09/03/2025
At Rising J, we have all the above, a pokey pete, a princess drama, and an honest abe. And I couldn’t agree with or love this post more.
And I’ll bet all the students (and maybe even parents!) could tell you exactly who’s who based on their lessons and what they’ve worked on with each horse.
The Horse Assignment Lottery - Why Your Least Favorite Lesson Horse is Actually Your Best Teacher
Every barn has THAT horse. You know the one:
Too slow for the impatient kids OR too sensitive for the heavy-handed riders OR too smart for their own good OR too honest about riding mistakes
Students see: "The worst horse in the barn"

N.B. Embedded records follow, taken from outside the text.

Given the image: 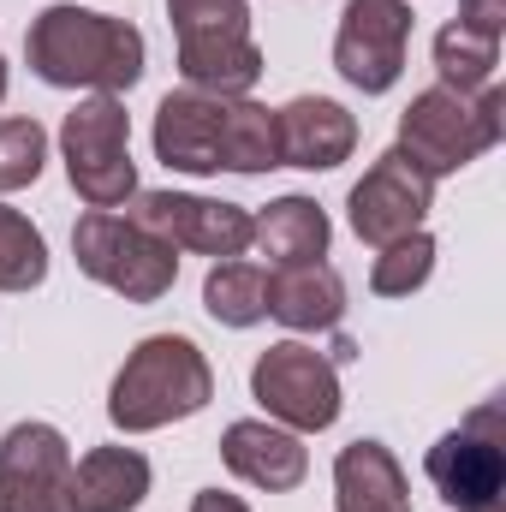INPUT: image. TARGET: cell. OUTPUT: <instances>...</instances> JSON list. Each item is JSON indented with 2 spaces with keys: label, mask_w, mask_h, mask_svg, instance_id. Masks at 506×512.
I'll return each mask as SVG.
<instances>
[{
  "label": "cell",
  "mask_w": 506,
  "mask_h": 512,
  "mask_svg": "<svg viewBox=\"0 0 506 512\" xmlns=\"http://www.w3.org/2000/svg\"><path fill=\"white\" fill-rule=\"evenodd\" d=\"M30 72L54 90H96V96H120L143 78V36L126 18L90 12V6H48L42 18H30L24 36Z\"/></svg>",
  "instance_id": "1"
},
{
  "label": "cell",
  "mask_w": 506,
  "mask_h": 512,
  "mask_svg": "<svg viewBox=\"0 0 506 512\" xmlns=\"http://www.w3.org/2000/svg\"><path fill=\"white\" fill-rule=\"evenodd\" d=\"M209 399H215V370L197 352V340H185V334H149L120 364V376H114L108 417L126 435H149V429H167L179 417H197Z\"/></svg>",
  "instance_id": "2"
},
{
  "label": "cell",
  "mask_w": 506,
  "mask_h": 512,
  "mask_svg": "<svg viewBox=\"0 0 506 512\" xmlns=\"http://www.w3.org/2000/svg\"><path fill=\"white\" fill-rule=\"evenodd\" d=\"M501 131H506V96L495 84H483V90L435 84V90L411 96V108L399 114V149L429 179H441V173L471 167L483 149H495Z\"/></svg>",
  "instance_id": "3"
},
{
  "label": "cell",
  "mask_w": 506,
  "mask_h": 512,
  "mask_svg": "<svg viewBox=\"0 0 506 512\" xmlns=\"http://www.w3.org/2000/svg\"><path fill=\"white\" fill-rule=\"evenodd\" d=\"M167 18L191 90L245 96L262 78V48L251 42V0H167Z\"/></svg>",
  "instance_id": "4"
},
{
  "label": "cell",
  "mask_w": 506,
  "mask_h": 512,
  "mask_svg": "<svg viewBox=\"0 0 506 512\" xmlns=\"http://www.w3.org/2000/svg\"><path fill=\"white\" fill-rule=\"evenodd\" d=\"M72 256H78V268L90 280H102L108 292H120L131 304H155L179 280L173 245L155 239L149 227H137L131 215H114V209H90L72 227Z\"/></svg>",
  "instance_id": "5"
},
{
  "label": "cell",
  "mask_w": 506,
  "mask_h": 512,
  "mask_svg": "<svg viewBox=\"0 0 506 512\" xmlns=\"http://www.w3.org/2000/svg\"><path fill=\"white\" fill-rule=\"evenodd\" d=\"M66 179L90 209H120L137 197V167H131V114L120 96H90L66 114L60 126Z\"/></svg>",
  "instance_id": "6"
},
{
  "label": "cell",
  "mask_w": 506,
  "mask_h": 512,
  "mask_svg": "<svg viewBox=\"0 0 506 512\" xmlns=\"http://www.w3.org/2000/svg\"><path fill=\"white\" fill-rule=\"evenodd\" d=\"M251 393H256V405L274 423H286L292 435L334 429V417H340V370H334L328 352H316L304 340L268 346L251 370Z\"/></svg>",
  "instance_id": "7"
},
{
  "label": "cell",
  "mask_w": 506,
  "mask_h": 512,
  "mask_svg": "<svg viewBox=\"0 0 506 512\" xmlns=\"http://www.w3.org/2000/svg\"><path fill=\"white\" fill-rule=\"evenodd\" d=\"M435 495L447 507L471 512V507H495L506 495V423L501 405H477L453 435H441L423 459Z\"/></svg>",
  "instance_id": "8"
},
{
  "label": "cell",
  "mask_w": 506,
  "mask_h": 512,
  "mask_svg": "<svg viewBox=\"0 0 506 512\" xmlns=\"http://www.w3.org/2000/svg\"><path fill=\"white\" fill-rule=\"evenodd\" d=\"M429 203H435V179L393 143L376 167L352 185V203H346V209H352V233H358L364 245L387 251V245L423 233Z\"/></svg>",
  "instance_id": "9"
},
{
  "label": "cell",
  "mask_w": 506,
  "mask_h": 512,
  "mask_svg": "<svg viewBox=\"0 0 506 512\" xmlns=\"http://www.w3.org/2000/svg\"><path fill=\"white\" fill-rule=\"evenodd\" d=\"M405 42H411V6L405 0H346L340 36H334V72L352 90L381 96L405 72Z\"/></svg>",
  "instance_id": "10"
},
{
  "label": "cell",
  "mask_w": 506,
  "mask_h": 512,
  "mask_svg": "<svg viewBox=\"0 0 506 512\" xmlns=\"http://www.w3.org/2000/svg\"><path fill=\"white\" fill-rule=\"evenodd\" d=\"M131 221L149 227L155 239H167L173 251L197 256H239L251 245V209L221 203V197H191V191H137L131 197Z\"/></svg>",
  "instance_id": "11"
},
{
  "label": "cell",
  "mask_w": 506,
  "mask_h": 512,
  "mask_svg": "<svg viewBox=\"0 0 506 512\" xmlns=\"http://www.w3.org/2000/svg\"><path fill=\"white\" fill-rule=\"evenodd\" d=\"M0 512H72V447L54 423H12L6 429Z\"/></svg>",
  "instance_id": "12"
},
{
  "label": "cell",
  "mask_w": 506,
  "mask_h": 512,
  "mask_svg": "<svg viewBox=\"0 0 506 512\" xmlns=\"http://www.w3.org/2000/svg\"><path fill=\"white\" fill-rule=\"evenodd\" d=\"M227 114H233V96L173 90L155 108V155L173 173H221L227 167Z\"/></svg>",
  "instance_id": "13"
},
{
  "label": "cell",
  "mask_w": 506,
  "mask_h": 512,
  "mask_svg": "<svg viewBox=\"0 0 506 512\" xmlns=\"http://www.w3.org/2000/svg\"><path fill=\"white\" fill-rule=\"evenodd\" d=\"M274 137H280V167L328 173L358 149V120L328 96H298L274 114Z\"/></svg>",
  "instance_id": "14"
},
{
  "label": "cell",
  "mask_w": 506,
  "mask_h": 512,
  "mask_svg": "<svg viewBox=\"0 0 506 512\" xmlns=\"http://www.w3.org/2000/svg\"><path fill=\"white\" fill-rule=\"evenodd\" d=\"M221 459H227L233 477H245L251 489H268V495L298 489L304 471H310L304 441H298L292 429H280V423H256V417L227 423V435H221Z\"/></svg>",
  "instance_id": "15"
},
{
  "label": "cell",
  "mask_w": 506,
  "mask_h": 512,
  "mask_svg": "<svg viewBox=\"0 0 506 512\" xmlns=\"http://www.w3.org/2000/svg\"><path fill=\"white\" fill-rule=\"evenodd\" d=\"M262 298H268V316L286 322V328H298V334L334 328V322L346 316V280H340V268H328V262L274 268L268 286H262Z\"/></svg>",
  "instance_id": "16"
},
{
  "label": "cell",
  "mask_w": 506,
  "mask_h": 512,
  "mask_svg": "<svg viewBox=\"0 0 506 512\" xmlns=\"http://www.w3.org/2000/svg\"><path fill=\"white\" fill-rule=\"evenodd\" d=\"M334 512H411L399 459L381 441H352L334 459Z\"/></svg>",
  "instance_id": "17"
},
{
  "label": "cell",
  "mask_w": 506,
  "mask_h": 512,
  "mask_svg": "<svg viewBox=\"0 0 506 512\" xmlns=\"http://www.w3.org/2000/svg\"><path fill=\"white\" fill-rule=\"evenodd\" d=\"M149 495V459L137 447H90L72 465V512H131Z\"/></svg>",
  "instance_id": "18"
},
{
  "label": "cell",
  "mask_w": 506,
  "mask_h": 512,
  "mask_svg": "<svg viewBox=\"0 0 506 512\" xmlns=\"http://www.w3.org/2000/svg\"><path fill=\"white\" fill-rule=\"evenodd\" d=\"M328 215L310 197H280L262 215H251V245L268 256V268H298L328 256Z\"/></svg>",
  "instance_id": "19"
},
{
  "label": "cell",
  "mask_w": 506,
  "mask_h": 512,
  "mask_svg": "<svg viewBox=\"0 0 506 512\" xmlns=\"http://www.w3.org/2000/svg\"><path fill=\"white\" fill-rule=\"evenodd\" d=\"M262 286H268V274L256 268V262H215L209 268V280H203V310L215 316V322H227V328H251L268 316V298H262Z\"/></svg>",
  "instance_id": "20"
},
{
  "label": "cell",
  "mask_w": 506,
  "mask_h": 512,
  "mask_svg": "<svg viewBox=\"0 0 506 512\" xmlns=\"http://www.w3.org/2000/svg\"><path fill=\"white\" fill-rule=\"evenodd\" d=\"M495 66H501V42L495 36H477L459 18L435 36V72H441L447 90H483V84H495Z\"/></svg>",
  "instance_id": "21"
},
{
  "label": "cell",
  "mask_w": 506,
  "mask_h": 512,
  "mask_svg": "<svg viewBox=\"0 0 506 512\" xmlns=\"http://www.w3.org/2000/svg\"><path fill=\"white\" fill-rule=\"evenodd\" d=\"M42 280H48V245H42V233L18 209L0 203V292H30Z\"/></svg>",
  "instance_id": "22"
},
{
  "label": "cell",
  "mask_w": 506,
  "mask_h": 512,
  "mask_svg": "<svg viewBox=\"0 0 506 512\" xmlns=\"http://www.w3.org/2000/svg\"><path fill=\"white\" fill-rule=\"evenodd\" d=\"M429 268H435V239L429 233H411V239H399V245H387L376 256L370 286H376L381 298H411L429 280Z\"/></svg>",
  "instance_id": "23"
},
{
  "label": "cell",
  "mask_w": 506,
  "mask_h": 512,
  "mask_svg": "<svg viewBox=\"0 0 506 512\" xmlns=\"http://www.w3.org/2000/svg\"><path fill=\"white\" fill-rule=\"evenodd\" d=\"M42 161H48V131L36 120H0V191L36 185Z\"/></svg>",
  "instance_id": "24"
},
{
  "label": "cell",
  "mask_w": 506,
  "mask_h": 512,
  "mask_svg": "<svg viewBox=\"0 0 506 512\" xmlns=\"http://www.w3.org/2000/svg\"><path fill=\"white\" fill-rule=\"evenodd\" d=\"M459 24H465V30H477V36H495V42H501L506 0H459Z\"/></svg>",
  "instance_id": "25"
},
{
  "label": "cell",
  "mask_w": 506,
  "mask_h": 512,
  "mask_svg": "<svg viewBox=\"0 0 506 512\" xmlns=\"http://www.w3.org/2000/svg\"><path fill=\"white\" fill-rule=\"evenodd\" d=\"M191 512H251L239 495H227V489H203L197 501H191Z\"/></svg>",
  "instance_id": "26"
},
{
  "label": "cell",
  "mask_w": 506,
  "mask_h": 512,
  "mask_svg": "<svg viewBox=\"0 0 506 512\" xmlns=\"http://www.w3.org/2000/svg\"><path fill=\"white\" fill-rule=\"evenodd\" d=\"M0 102H6V54H0Z\"/></svg>",
  "instance_id": "27"
},
{
  "label": "cell",
  "mask_w": 506,
  "mask_h": 512,
  "mask_svg": "<svg viewBox=\"0 0 506 512\" xmlns=\"http://www.w3.org/2000/svg\"><path fill=\"white\" fill-rule=\"evenodd\" d=\"M471 512H501V501H495V507H471Z\"/></svg>",
  "instance_id": "28"
}]
</instances>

Instructors know: "The most educational horse in the program"
Meet some legendary "problem" lesson horses I've known:
Pokey Pete - Wouldn't move unless you REALLY meant it. Taught more about proper leg aids than any textbook ever could.
Princess Drama - Would stop dead if you looked at the scary corner. Forced riders to actually RIDE through challenges instead of just hoping for the best.
Honest Abe - Would immediately show you every tense muscle in your body by getting tense himself. The ultimate mirror for rider anxiety.
Here's the plot twist: My most successful riders? They ALL learned on the "difficult" horses. Why? Because easy horses hide your mistakes. Challenging horses expose them - and force you to fix them.
The student who can make the lazy horse go forward understands impulsion better than the one who only rides the naturally forward horse.
The rider who can stay calm on the spooky horse has real confidence, not just borrowed confidence from a bombproof mount.
Next time a student complains about their horse assignment, remind them: This horse is about to teach them something they can't learn anywhere else.
The best riders aren't made on the best horses. They're made on the horses that demand excellence.
Fellow instructors: What's your favorite "difficult" lesson horse story?